Ausgewählter Auszug:

# # # # #

Spahns Kooperation mit Google: Es ist zu viel Leichtfertigkeit im digitalen Spiel mit der Öffentlichkeit

Der Gesundheitsminister verbündet sich mit den Falschen und bedient sich falscher Mittel, um richtig zu informieren. Einfalt oder Arroganz? Ein Kommentar.

Ein Kommentar von Jost Müller-Neuhof

Das Landgericht München hat eine Zusammenarbeit der besonderen Art beendet. Per Doppel-Urteil im Eilverfahren untersagten die Richterinnen vorläufig sowohl Gesundheitsminister Jens Spahn (CDU) wie dem Internetkonzern Google die Kooperation beim Betrieb des etwas hochtrabend so genannten Nationalen Gesundheitsportals, das im Netz unter „gesund.bund.de“ zu finden ist (Az.: 37 O 15721/20). Das Portal bietet seit Herbst „fachlich geprüfte Informationen zu Krankheiten“ aus staatlicher Hand. Doktor Google ist für viele Patienten die erste Adresse, weshalb Spahn und Suchmaschine sich zusammentaten: Die Infos von „gesund.bund.de“ sollten bei Google deutlich prominenter platziert werden als andere Treffer.

# # # # #

Bereitgestellte Datensätze:
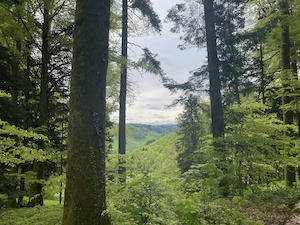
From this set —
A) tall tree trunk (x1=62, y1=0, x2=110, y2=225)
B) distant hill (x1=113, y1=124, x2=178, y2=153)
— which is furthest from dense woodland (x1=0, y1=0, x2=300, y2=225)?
distant hill (x1=113, y1=124, x2=178, y2=153)

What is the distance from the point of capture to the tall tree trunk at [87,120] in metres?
2.12

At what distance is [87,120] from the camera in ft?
7.29

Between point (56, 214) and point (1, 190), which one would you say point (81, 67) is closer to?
point (56, 214)

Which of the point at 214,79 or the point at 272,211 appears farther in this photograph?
the point at 214,79

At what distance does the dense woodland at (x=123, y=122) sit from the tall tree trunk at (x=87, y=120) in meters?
0.01

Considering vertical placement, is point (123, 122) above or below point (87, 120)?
above

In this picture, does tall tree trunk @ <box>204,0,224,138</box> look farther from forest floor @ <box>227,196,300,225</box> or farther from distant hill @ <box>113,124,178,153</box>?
distant hill @ <box>113,124,178,153</box>

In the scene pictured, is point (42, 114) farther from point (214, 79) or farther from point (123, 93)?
point (214, 79)

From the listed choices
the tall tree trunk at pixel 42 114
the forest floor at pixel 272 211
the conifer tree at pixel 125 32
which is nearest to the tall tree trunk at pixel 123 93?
the conifer tree at pixel 125 32

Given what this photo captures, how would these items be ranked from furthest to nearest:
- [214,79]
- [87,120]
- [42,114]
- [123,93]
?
[123,93]
[214,79]
[42,114]
[87,120]

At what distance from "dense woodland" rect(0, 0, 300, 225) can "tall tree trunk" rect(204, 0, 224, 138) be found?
45 millimetres

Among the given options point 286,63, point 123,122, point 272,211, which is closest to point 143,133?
point 123,122

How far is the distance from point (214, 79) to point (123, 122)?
4749 millimetres

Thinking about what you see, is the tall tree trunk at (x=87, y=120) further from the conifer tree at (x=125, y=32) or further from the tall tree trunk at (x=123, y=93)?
the conifer tree at (x=125, y=32)
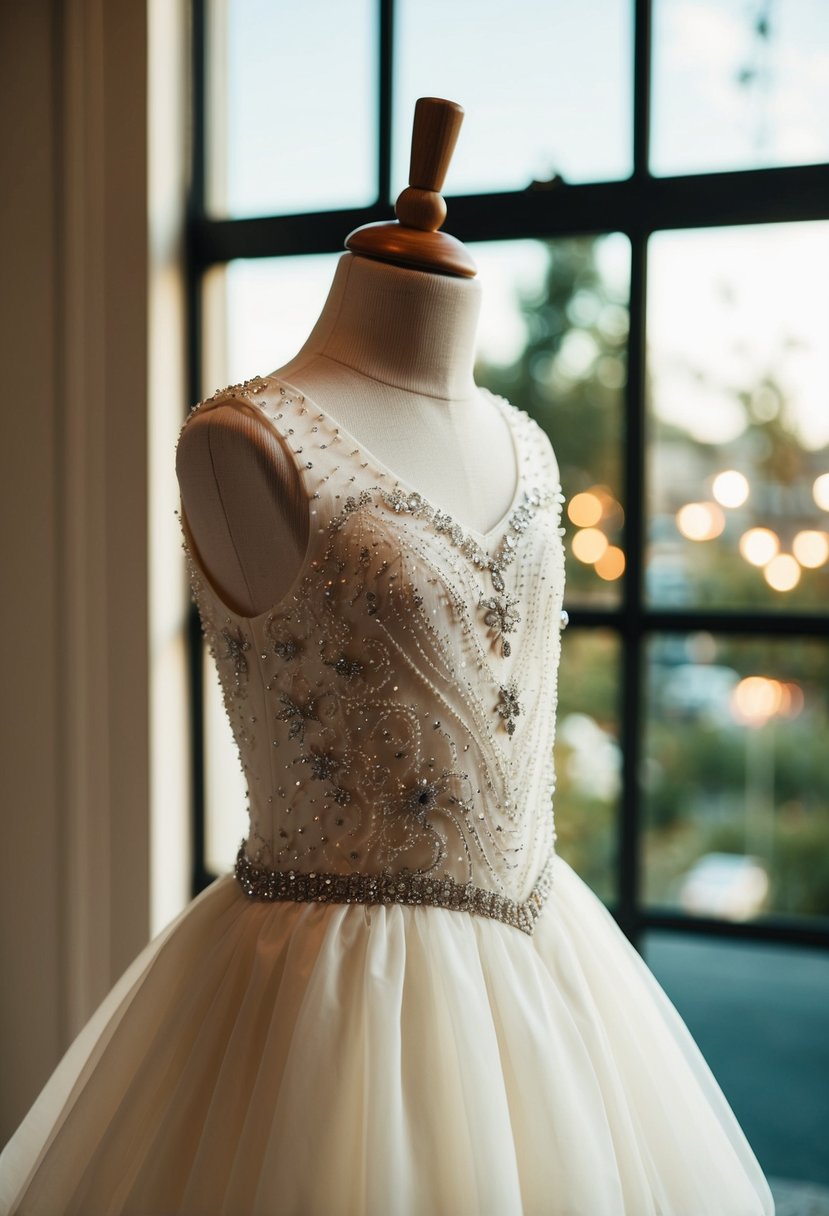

# # # # #

Aufgaben:
a. Unter welcher Adresse ist das Nationale Gesundheitsportal laut dem Auszug über Spahns Kooperation mit Google im Netz zu finden?
b. Wie lautet dieser Satz aus dem Auszug über Spahns Kooperation mit Google auf Englisch: »Das Portal bietet seit Herbst „fachlich geprüfte Informationen zu Krankheiten“ aus staatlicher Hand.«?
c. Setze den Auszug über Spahns Kooperation mit Google im Anschluss an seinen letzten Satz fort.
Die Datensätze haben mit dem Auszug nichts zu tun.

Lösungen:
a. Unter „gesund.bund.de“.

b. Since the fall, the portal has offered "professionally vetted information on diseases" from the state.

c.
„Wer Gesundheit googelt, soll auf unserem Portal des Bundes landen“

Bei einer gemeinsamen Pressekonferenz im November feierte man die Idee. „Wer Gesundheit googelt, soll auf unserem Portal des Bundes landen“, verkündete Spahn. Bringe ja nichts, „wenn wir bei Google an Stelle 783000 auftauchen“. Der Minister zeigte sich bewegt von der Großzügigkeit des Netzgiganten, der mit neunzig Prozent Marktanteil konkurrenzlos ist. Spahn habe „wiederholt deutlich seine Dankbarkeit“ zum Ausdruck gebracht, heißt es im Urteil.

Genau diese technische Handreichung, verbunden mit Spahns vielfältigem Dank bezeichnet das Gericht als das, was es auch ist: Eine wettbewerbsbeschränkende Vereinbarung, wie sie laut Gesetz ausdrücklich verboten wird. Geklagt hatte ein Netzportal des Burda-Konzerns („NetDoktor.de“), dessen Erfolg wesentlich davon abhängt, wie es nach Suchanfragen bei Google gelistet wird.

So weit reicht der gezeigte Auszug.